The wildcard selection process seems to lie entirely within the A.S.O.’s discretion. In the past many assumed the criteria included a team’s success in early season races and ability to contribute excitement to the race. The 2011 selection demonstrated a slightly different, though not mutually exclusive, focus.
After the A.S.O. named the 2011 wildcard teams, John Wilcockson postulated an opinion shared by others regarding the wildcard selection process. He wrote that when the A.S.O. selects wildcard teams for the TDF, it shuts out teams whose riders or directors had previously brought embarrassment upon the Tour, namely by positive doping findings during the race.
In 2006 when Operation Puerto unfolded as the Tour was about to get underway, a number of implicated riders pulled out of the race the day before it started, including Ullrich, Basso, and Mancebo among others.
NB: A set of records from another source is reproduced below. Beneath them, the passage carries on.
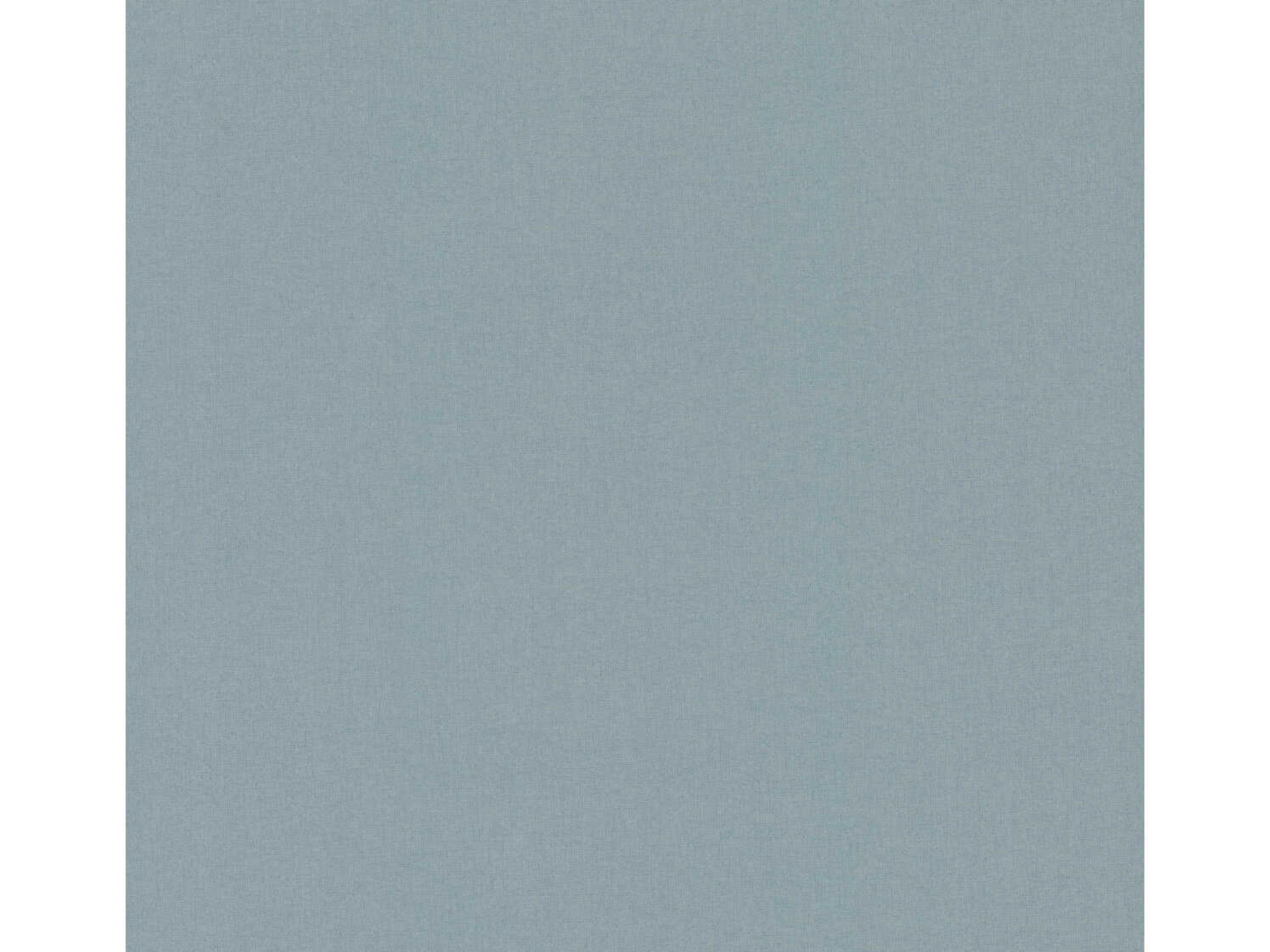 York Wallcoverings Artisan Digest Blue Gypsy Weave Wallpaper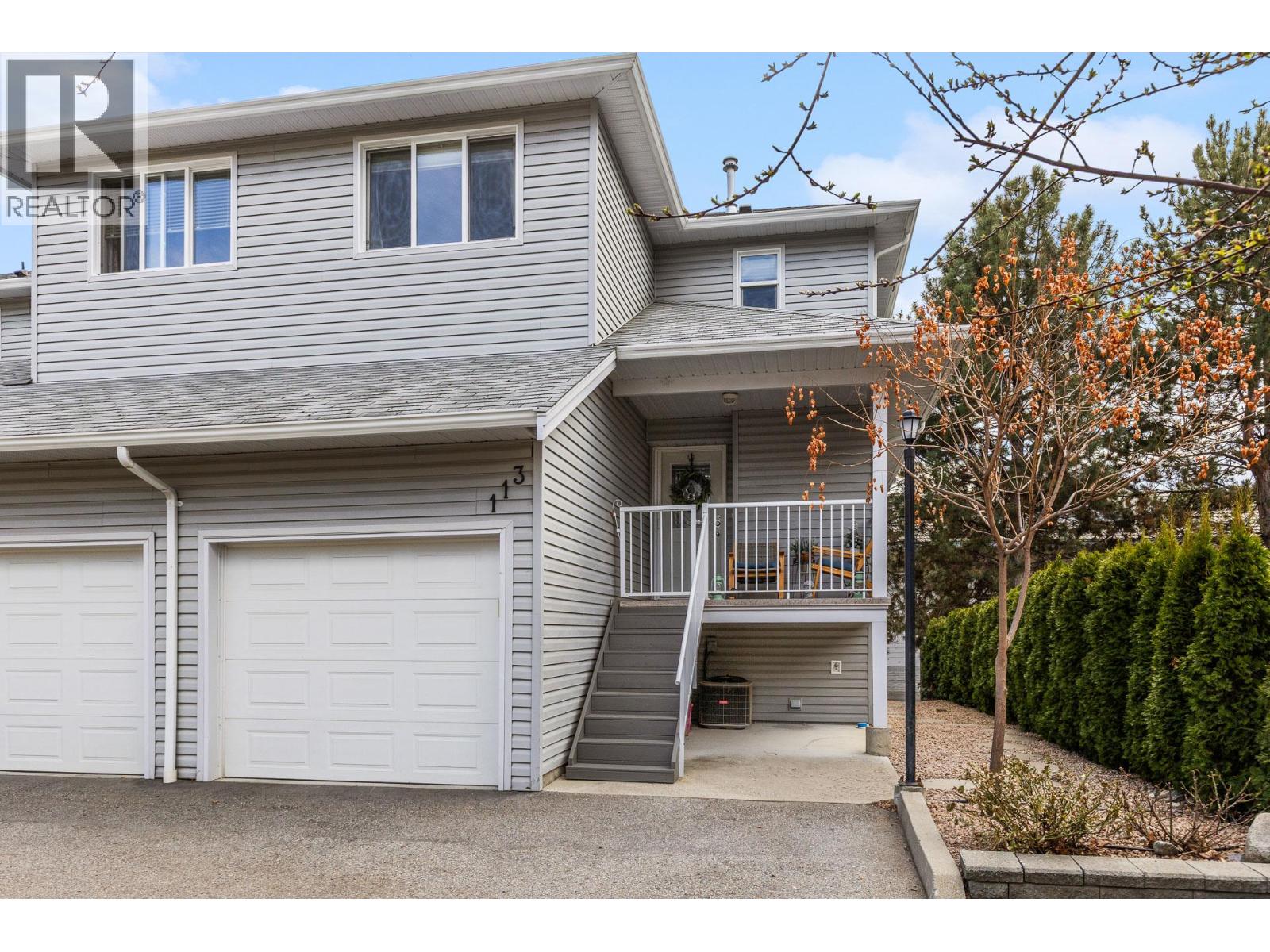 5460 Clements Crescent Unit# 113 Lot# lot 9
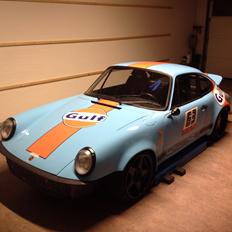 Porsche SOLGT........ 911 2.7 RS REPLIKA.......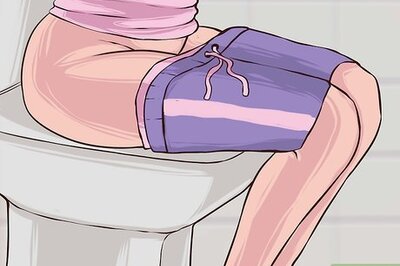 How to Flush a British Toilet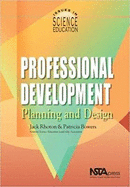 Professional Development: Planning and Design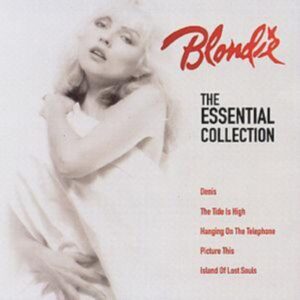 Blondie - The Essential Collection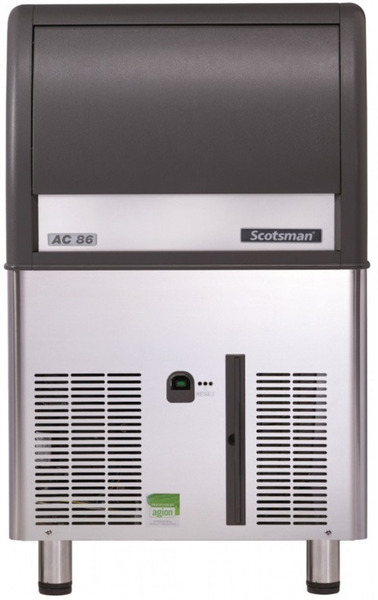 ΠΑΓΟΜΗΧΑΝΗ SCOTSMAN AC 87 EcoX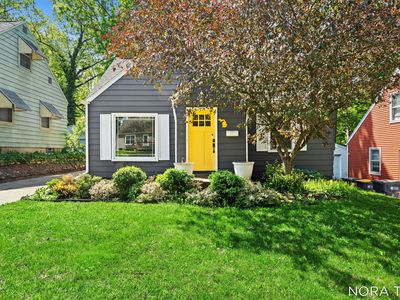 1436 Linwood St SE, Grand Rapids, MI, 49507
So many Astana riders were involved the team withdrew from the race because it couldn’t meet the required minimum six riders.
Today cycling news outlets reported that judges overseeing the Mantova doping investigation may indict up to 32 riders and staff in the next few months; Damiano Cunego and several Lampre-ISD staff appear on the list of 32 which includes riders and staff on several teams.
Protecting the Tour from any association with doping, whether alleged or settled by a ruling body, appears to take top priority for the A.S.O. Is it possible the UCI will permit the A.S.O. to bend the rules in 2012, and disinvite Lampre-ISD on the basis of multiple pending or delivered Mantova indictments, or even Saxo Bank because Contador tested positive at last year’s Tour and was subsequently suspended?
While the latter seems less likely as the alleged doping violation by Contador was announced after the Tour unlike the 2008 Ricco scandal that colored the Tour for days, it doesn’t seem far-fetched to imagine the World Tour team invites could dwindle to fewer than eighteen on account of older, ongoing, or yet to emerge events, thus opening the door to more than four teams for a wildcard slot in 2012.
Such an outcome would permit four French teams to collect invites (Cofidis, Bretagne-Schuller, Saur-Sojasun, and Europcar) as well as an offer or offers to non-French teams who dream of their golden chances.